Question: How much do you love Jesus? Answer: How much do you sacrifice for the sake of His poor brethren? When you do it for them, you do it for Jesus. It is just that simple.
Ask yourself: If I were to stand at this judgment at this moment and be judged by the same criteria, would I be among the sheep or goats? If your answer is “goats,” then you are a goat. You are unprepared to stand before Jesus. If He came back at this moment, you would spend eternity in hell. All that Jesus said in the Parable of the Talents, the Parable of the Five Foolish Virgins, and the example of the unfaithful slave, He was saying to warn you. Don’t wait another second. Fall on your face before God and cry out for His forgiveness and transforming grace. Repent of a lifestyle of breaking the greatest commandments. Believe in Jesus. Begin following Him, even if other people think you are crazy.
Following Jesus clearly includes feeding the hungry, clothing the naked, helping those in distress, and visiting the sick and imprisoned, among other things. So give as generously as you can of your time and money to meet pressing, essential needs of brothers and sisters in Christ. The majority of them live in developing nations. Don’t lay up treasures on earth; lay them up in heaven. Those are the returns that Jesus expects from His investment in you, not the ever-increasing value of your share of Mr. Wolfer’s recommended mutual funds.
Perhaps the best maxim on stewardship was one coined by John Wesley, Anglican evangelist and unintentional founder of the Methodist Church.
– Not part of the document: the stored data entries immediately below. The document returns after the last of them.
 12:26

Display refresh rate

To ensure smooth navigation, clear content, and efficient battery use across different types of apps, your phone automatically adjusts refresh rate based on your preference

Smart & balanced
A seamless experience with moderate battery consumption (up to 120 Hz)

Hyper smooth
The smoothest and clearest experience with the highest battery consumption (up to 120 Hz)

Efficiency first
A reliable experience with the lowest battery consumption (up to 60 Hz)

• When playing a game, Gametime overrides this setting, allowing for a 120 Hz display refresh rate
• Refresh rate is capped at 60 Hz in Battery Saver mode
Wesley taught the early Methodists regarding money: “Earn all you can; save all you can; give all you can.”
Good stewards are not lazy, but work hard to earn what they can reasonably, so they have more to give. They, of course, must earn their money lawfully, keeping a good conscience and not being so devoted to their vocation that their devotion to the Lord or His commandments is neglected in any way.
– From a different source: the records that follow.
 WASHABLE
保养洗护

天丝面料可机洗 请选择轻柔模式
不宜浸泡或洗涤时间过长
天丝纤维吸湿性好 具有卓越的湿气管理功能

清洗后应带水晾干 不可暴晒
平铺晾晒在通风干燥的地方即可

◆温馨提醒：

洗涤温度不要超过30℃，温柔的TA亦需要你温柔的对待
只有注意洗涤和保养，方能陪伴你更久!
Good stewards also save all they can. That is, they are frugal and use wisdom in their financial affairs. They don’t spend needlessly, and they deny themselves the nonessentials in order to have more to give.
Finally, having earned all they can and saved all they can, good stewards give all they can. They don’t limit themselves to giving just ten percent, but give 99% if God enables them. Wesley lived what he preached, subsisting on a small portion of the large income he received from the sale of his books. His devotion to the greatest commandments even affected his diet. He ate only what was necessary to sustain his strength and health, in order not to rob someone who needed a touch of Christ’s love that he could not have otherwise supplied. He died owning very little.
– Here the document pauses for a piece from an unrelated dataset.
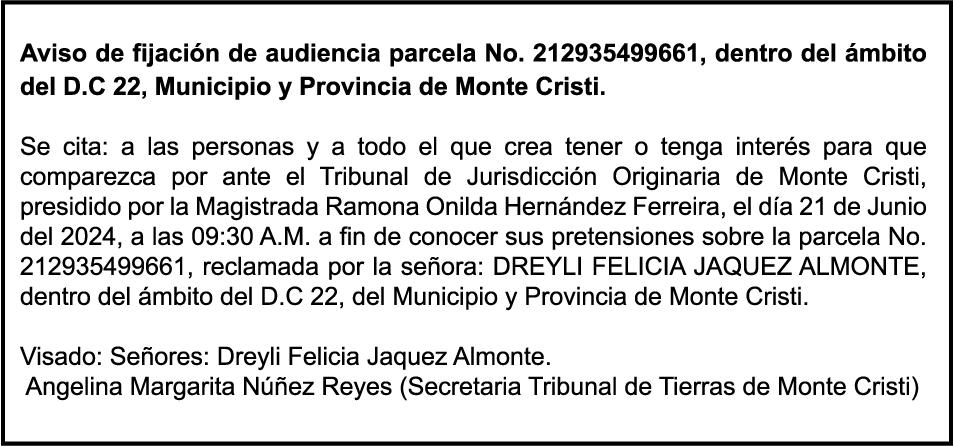 Aviso de fijación de audiencia parcela No. 212935499661, dentro del ámbito del D.C 22, Municipio y Provincia de Monte Cristi.

Se cita: a las personas y a todo el que crea tener o tenga interés para que comparezca por ante el Tribunal de Jurisdicción Originaria de Monte Cristi, presidido por la Magistrada Ramona Onilda Hernández Ferreira, el día 21 de Junio del 2024, a las 09:30 A.M. a fin de conocer sus pretensiones sobre la parcela No. 212935499661, reclamada por la señora: DREYLI FELICIA JAQUEZ ALMONTE, dentro del ámbito del D.C 22, del Municipio y Provincia de Monte Cristi.

Visado: Señores: Dreyli Felicia Jaquez Almonte.
Angelina Margarita Núñez Reyes (Secretaria Tribunal de Tierras de Monte Cristi)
What does the Parable of the Talents have to do with what Jesus taught about money, possessions and stewardship? We must all give an account one day for what we’ve done with the money that God has entrusted to us. If we’ve been unfaithful, proving ourselves to be poor stewards, using for ourselves what God intended that we use for His glory, we’re unprepared to stand before Him. We’re professing Christians but practicing atheists.
 Incredibly, some who subscribe to the doctrine of unconditional eternal security claim that the place of weeping and gnashing of teeth is representative of a temporary state in heaven where unfaithful believers will mourn their loss of rewards! This is a perfect example of the truth, “It takes a scholar to misunderstand what is clear to a child.” Anyone who takes a few minutes to research and study how Jesus used the phrases “weeping and gnashing of teeth” and “outer darkness” must conclude that such expressions are always a reference to hell.